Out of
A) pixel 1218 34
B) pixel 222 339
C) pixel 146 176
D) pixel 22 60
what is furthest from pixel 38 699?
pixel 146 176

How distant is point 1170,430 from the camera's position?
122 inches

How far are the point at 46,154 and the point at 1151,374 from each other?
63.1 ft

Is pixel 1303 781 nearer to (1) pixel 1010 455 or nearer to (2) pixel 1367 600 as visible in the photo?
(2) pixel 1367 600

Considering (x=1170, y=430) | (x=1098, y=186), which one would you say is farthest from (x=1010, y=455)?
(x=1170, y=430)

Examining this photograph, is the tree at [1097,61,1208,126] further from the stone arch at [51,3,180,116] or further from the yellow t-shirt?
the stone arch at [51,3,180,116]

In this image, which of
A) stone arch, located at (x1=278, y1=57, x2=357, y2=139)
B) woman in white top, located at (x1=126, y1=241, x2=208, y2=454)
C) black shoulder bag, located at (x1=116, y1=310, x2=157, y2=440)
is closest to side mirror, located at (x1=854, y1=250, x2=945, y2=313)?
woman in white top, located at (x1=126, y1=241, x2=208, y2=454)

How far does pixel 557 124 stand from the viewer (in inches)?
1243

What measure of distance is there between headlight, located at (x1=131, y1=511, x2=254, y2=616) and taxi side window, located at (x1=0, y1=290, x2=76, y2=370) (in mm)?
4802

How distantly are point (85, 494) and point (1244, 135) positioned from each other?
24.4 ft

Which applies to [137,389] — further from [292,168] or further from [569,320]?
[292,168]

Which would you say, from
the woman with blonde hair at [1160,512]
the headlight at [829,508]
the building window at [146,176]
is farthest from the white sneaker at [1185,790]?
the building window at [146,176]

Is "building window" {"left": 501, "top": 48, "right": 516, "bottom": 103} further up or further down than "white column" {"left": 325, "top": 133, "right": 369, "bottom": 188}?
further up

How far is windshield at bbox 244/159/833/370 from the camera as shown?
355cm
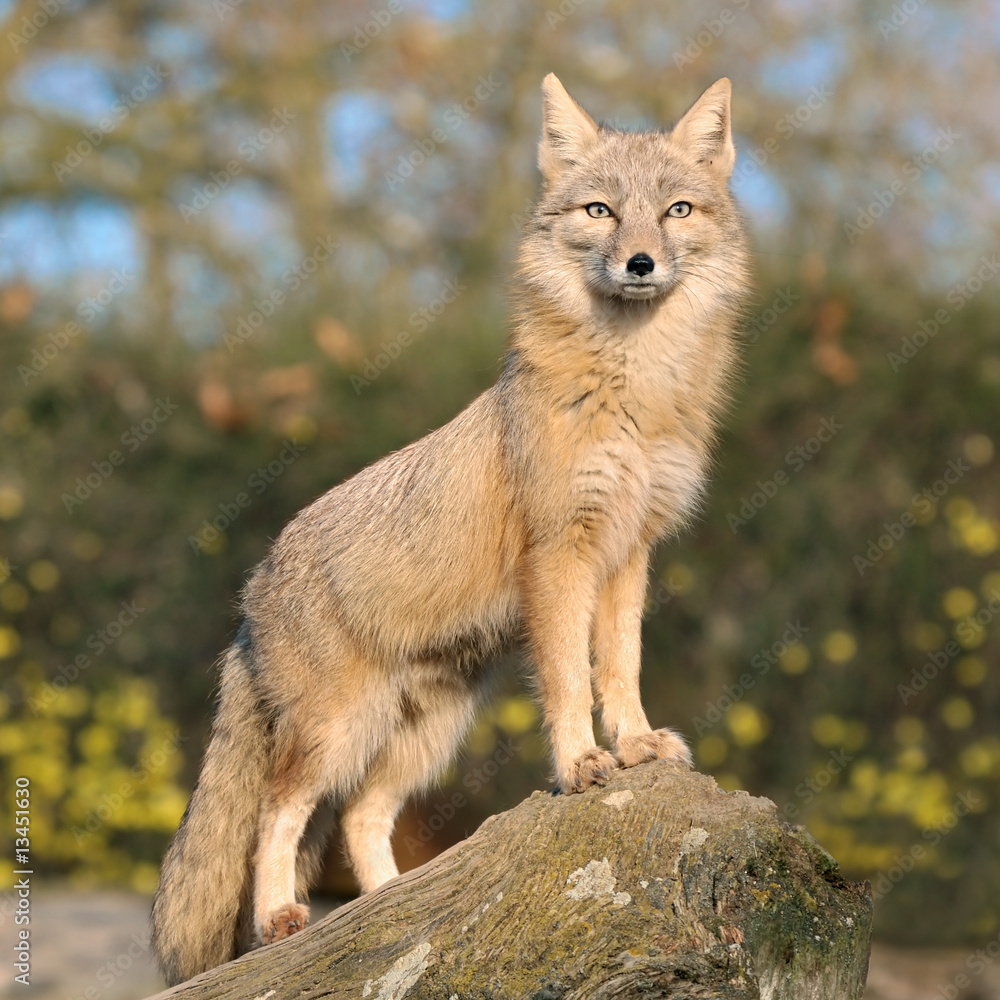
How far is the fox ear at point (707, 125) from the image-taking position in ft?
17.2

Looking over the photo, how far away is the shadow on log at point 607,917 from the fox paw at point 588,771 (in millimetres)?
333

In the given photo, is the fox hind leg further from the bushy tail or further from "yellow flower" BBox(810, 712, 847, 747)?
"yellow flower" BBox(810, 712, 847, 747)

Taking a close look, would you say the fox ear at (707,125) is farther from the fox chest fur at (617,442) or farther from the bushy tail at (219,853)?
the bushy tail at (219,853)

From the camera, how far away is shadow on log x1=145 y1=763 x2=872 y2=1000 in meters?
3.12

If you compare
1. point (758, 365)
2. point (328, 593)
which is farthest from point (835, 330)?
point (328, 593)

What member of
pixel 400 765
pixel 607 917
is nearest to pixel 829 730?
pixel 400 765

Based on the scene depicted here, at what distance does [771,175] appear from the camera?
1461 cm

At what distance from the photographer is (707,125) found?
525 centimetres

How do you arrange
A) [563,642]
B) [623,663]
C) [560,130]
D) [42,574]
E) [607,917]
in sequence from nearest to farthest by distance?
1. [607,917]
2. [563,642]
3. [623,663]
4. [560,130]
5. [42,574]

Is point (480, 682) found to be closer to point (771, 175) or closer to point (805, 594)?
point (805, 594)

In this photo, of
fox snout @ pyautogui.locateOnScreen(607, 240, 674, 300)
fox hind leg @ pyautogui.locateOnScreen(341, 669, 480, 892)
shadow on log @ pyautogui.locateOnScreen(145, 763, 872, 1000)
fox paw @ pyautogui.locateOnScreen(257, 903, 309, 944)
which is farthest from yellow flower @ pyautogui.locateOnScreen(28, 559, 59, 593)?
fox snout @ pyautogui.locateOnScreen(607, 240, 674, 300)

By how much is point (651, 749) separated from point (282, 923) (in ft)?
5.13

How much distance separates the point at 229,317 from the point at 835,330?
493cm

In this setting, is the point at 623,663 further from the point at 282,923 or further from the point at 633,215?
the point at 633,215
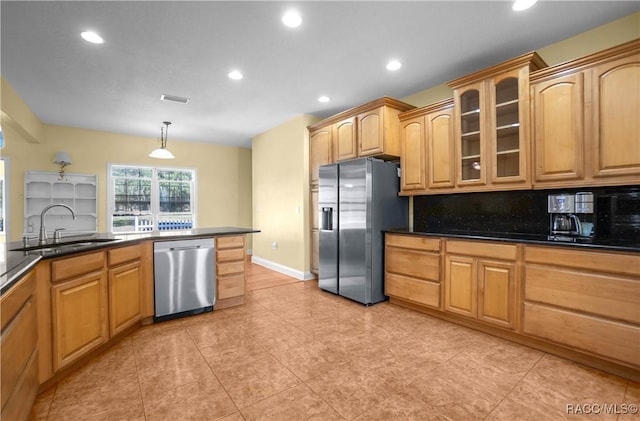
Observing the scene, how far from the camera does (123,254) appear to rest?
257 cm

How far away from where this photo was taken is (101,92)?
372cm

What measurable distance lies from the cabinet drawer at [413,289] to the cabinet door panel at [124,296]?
2710mm

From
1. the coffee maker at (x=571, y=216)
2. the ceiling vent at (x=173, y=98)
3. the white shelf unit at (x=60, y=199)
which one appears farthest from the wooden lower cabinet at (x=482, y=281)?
the white shelf unit at (x=60, y=199)

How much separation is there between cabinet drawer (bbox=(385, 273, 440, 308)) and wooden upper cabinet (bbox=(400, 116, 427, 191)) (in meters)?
1.12

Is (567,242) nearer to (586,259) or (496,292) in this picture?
(586,259)

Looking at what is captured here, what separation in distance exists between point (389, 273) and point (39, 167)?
6157 mm

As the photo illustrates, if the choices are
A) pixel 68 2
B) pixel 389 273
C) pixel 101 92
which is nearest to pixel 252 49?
pixel 68 2

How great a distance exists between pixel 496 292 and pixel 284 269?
11.3ft

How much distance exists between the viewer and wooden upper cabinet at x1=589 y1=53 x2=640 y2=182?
210 cm

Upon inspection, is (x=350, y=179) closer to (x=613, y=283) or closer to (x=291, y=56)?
(x=291, y=56)

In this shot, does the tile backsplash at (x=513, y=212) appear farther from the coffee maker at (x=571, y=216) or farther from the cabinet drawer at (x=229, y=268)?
the cabinet drawer at (x=229, y=268)

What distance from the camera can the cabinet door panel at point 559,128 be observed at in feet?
7.66

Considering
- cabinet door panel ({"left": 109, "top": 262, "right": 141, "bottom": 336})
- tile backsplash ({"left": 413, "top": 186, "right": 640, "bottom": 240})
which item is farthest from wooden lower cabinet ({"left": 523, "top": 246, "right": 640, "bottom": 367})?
cabinet door panel ({"left": 109, "top": 262, "right": 141, "bottom": 336})

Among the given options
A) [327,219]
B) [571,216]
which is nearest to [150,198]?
[327,219]
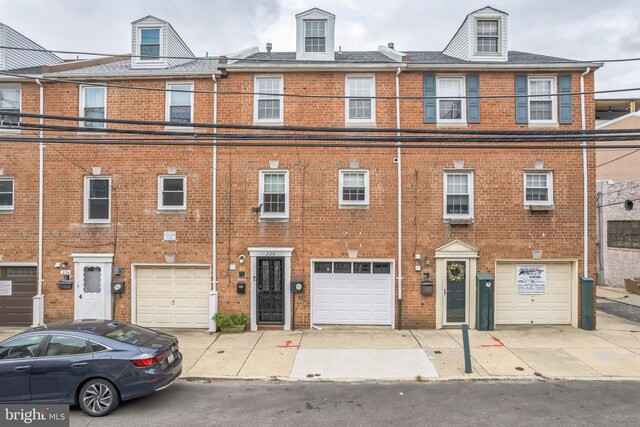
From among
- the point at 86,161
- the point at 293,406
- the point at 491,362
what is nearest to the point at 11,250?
the point at 86,161

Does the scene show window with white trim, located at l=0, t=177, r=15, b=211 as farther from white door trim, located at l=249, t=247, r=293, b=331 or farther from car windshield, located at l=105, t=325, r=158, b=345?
car windshield, located at l=105, t=325, r=158, b=345

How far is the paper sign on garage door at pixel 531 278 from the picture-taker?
1155cm

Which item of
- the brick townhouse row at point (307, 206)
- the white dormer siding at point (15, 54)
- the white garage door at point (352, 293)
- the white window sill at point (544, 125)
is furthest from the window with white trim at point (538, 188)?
the white dormer siding at point (15, 54)

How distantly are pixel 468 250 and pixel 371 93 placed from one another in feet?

**Goal of the exercise**
Transcribe all the records above word for word, without their images.

**Result below**
Out of
A) pixel 1218 34
B) pixel 222 339
C) pixel 146 176
D) pixel 22 60
what is furthest from pixel 38 699?
pixel 146 176

How distant is point 1170,430 from the camera's position?
122 inches

How far are the point at 46,154 and the point at 1151,374 from each other?
63.1 ft

Is pixel 1303 781 nearer to (1) pixel 1010 455 or nearer to (2) pixel 1367 600 as visible in the photo?
(2) pixel 1367 600

Considering (x=1170, y=430) | (x=1098, y=186), which one would you say is farthest from (x=1010, y=455)?
(x=1170, y=430)

Examining this photograph, is the tree at [1097,61,1208,126] further from the stone arch at [51,3,180,116] or further from the yellow t-shirt?
the stone arch at [51,3,180,116]

In this image, which of
A) stone arch, located at (x1=278, y1=57, x2=357, y2=139)
B) woman in white top, located at (x1=126, y1=241, x2=208, y2=454)
C) black shoulder bag, located at (x1=116, y1=310, x2=157, y2=440)
is closest to side mirror, located at (x1=854, y1=250, x2=945, y2=313)?
woman in white top, located at (x1=126, y1=241, x2=208, y2=454)

How far does pixel 557 124 stand from the viewer (in inches)?
1243

What measure of distance is there between headlight, located at (x1=131, y1=511, x2=254, y2=616) and taxi side window, located at (x1=0, y1=290, x2=76, y2=370) (in mm)?
4802

How distantly are point (85, 494) and point (1244, 135) positioned from each other?
24.4 ft

Which applies to [137,389] — further from [292,168] or further from [569,320]?
[292,168]

Which would you say, from
the woman with blonde hair at [1160,512]
the headlight at [829,508]
the building window at [146,176]
is farthest from the white sneaker at [1185,790]?
the building window at [146,176]

Is "building window" {"left": 501, "top": 48, "right": 516, "bottom": 103} further up or further down than "white column" {"left": 325, "top": 133, "right": 369, "bottom": 188}?
further up

How far is windshield at bbox 244/159/833/370 from the camera as shown?
355cm
How far is the fox ear at point (707, 125) from the image-taking position in ft?
17.2

Looking over the photo, how far away is the shadow on log at point 607,917 from the fox paw at point 588,771 (in millimetres)?
333

In the given photo, is the fox hind leg further from the bushy tail or further from "yellow flower" BBox(810, 712, 847, 747)?
"yellow flower" BBox(810, 712, 847, 747)

Taking a close look, would you say the fox ear at (707,125) is farther from the fox chest fur at (617,442) or farther from the bushy tail at (219,853)?
the bushy tail at (219,853)

From the camera, how far away is shadow on log x1=145 y1=763 x2=872 y2=1000 in meters?
3.12

If you compare
1. point (758, 365)
2. point (328, 593)
which is farthest from point (835, 330)?
point (328, 593)

What member of
pixel 400 765
pixel 607 917
is nearest to pixel 829 730?
pixel 400 765

Based on the scene depicted here, at what distance does [771,175] appear from the camera?
1461 cm

At what distance from the photographer is (707,125) found?
525 centimetres

How do you arrange
A) [563,642]
B) [623,663]
C) [560,130]
D) [42,574]
E) [607,917]
in sequence from nearest to farthest by distance?
1. [607,917]
2. [563,642]
3. [623,663]
4. [560,130]
5. [42,574]

Is point (480, 682) found to be closer to point (771, 175) or closer to point (805, 594)?
point (805, 594)

In this photo, of
fox snout @ pyautogui.locateOnScreen(607, 240, 674, 300)
fox hind leg @ pyautogui.locateOnScreen(341, 669, 480, 892)
shadow on log @ pyautogui.locateOnScreen(145, 763, 872, 1000)
fox paw @ pyautogui.locateOnScreen(257, 903, 309, 944)
which is farthest from yellow flower @ pyautogui.locateOnScreen(28, 559, 59, 593)?
fox snout @ pyautogui.locateOnScreen(607, 240, 674, 300)

By how much is point (651, 749) separated from point (282, 923) (in ft)?
5.13

How much distance separates the point at 229,317 from the point at 835,330?
493cm

In this setting, is the point at 623,663 further from the point at 282,923 or further from the point at 633,215?
the point at 633,215
Observing the scene, how far from the camera does (123,254) appear to rest?
257 cm

How far away from where this photo was taken is (101,92)?
372cm

What measurable distance lies from the cabinet drawer at [413,289] to the cabinet door panel at [124,296]?
2710mm

From
1. the coffee maker at (x=571, y=216)
2. the ceiling vent at (x=173, y=98)
3. the white shelf unit at (x=60, y=199)
which one appears farthest from the wooden lower cabinet at (x=482, y=281)?
the white shelf unit at (x=60, y=199)

How much separation is there between cabinet drawer (bbox=(385, 273, 440, 308)) and wooden upper cabinet (bbox=(400, 116, 427, 191)) (in meters)?
1.12

Is (567,242) nearer to (586,259) or (496,292) in this picture?
(586,259)

Looking at what is captured here, what separation in distance exists between point (389, 273) and point (39, 167)?
6157 mm

As the photo illustrates, if the choices are
A) pixel 68 2
B) pixel 389 273
C) pixel 101 92
which is nearest to pixel 252 49?
pixel 68 2

How great a distance exists between pixel 496 292 and pixel 284 269?
11.3ft

How much distance exists between the viewer and wooden upper cabinet at x1=589 y1=53 x2=640 y2=182?
210 cm

Upon inspection, is (x=350, y=179) closer to (x=613, y=283) or closer to (x=291, y=56)?
(x=291, y=56)

In this shot, does the tile backsplash at (x=513, y=212) appear farther from the coffee maker at (x=571, y=216) or farther from the cabinet drawer at (x=229, y=268)?
the cabinet drawer at (x=229, y=268)

What distance from the camera can the cabinet door panel at point 559,128 be observed at in feet?
7.66

Considering
- cabinet door panel ({"left": 109, "top": 262, "right": 141, "bottom": 336})
- tile backsplash ({"left": 413, "top": 186, "right": 640, "bottom": 240})
which item is farthest from wooden lower cabinet ({"left": 523, "top": 246, "right": 640, "bottom": 367})?
cabinet door panel ({"left": 109, "top": 262, "right": 141, "bottom": 336})

Among the given options
A) [327,219]
B) [571,216]
which is nearest to [150,198]?
[327,219]
From among
- the point at 86,161
- the point at 293,406
- the point at 491,362
what is nearest to the point at 11,250?
the point at 86,161

Does the scene show window with white trim, located at l=0, t=177, r=15, b=211 as farther from white door trim, located at l=249, t=247, r=293, b=331 or farther from car windshield, located at l=105, t=325, r=158, b=345?
car windshield, located at l=105, t=325, r=158, b=345

How far is the paper sign on garage door at pixel 531 278 from the picture-taker?
1155cm

Which item of
- the brick townhouse row at point (307, 206)
- the white dormer siding at point (15, 54)
- the white garage door at point (352, 293)
- the white window sill at point (544, 125)
is furthest from the window with white trim at point (538, 188)?
the white dormer siding at point (15, 54)

How distantly are pixel 468 250 and pixel 371 93 placed from one another in feet?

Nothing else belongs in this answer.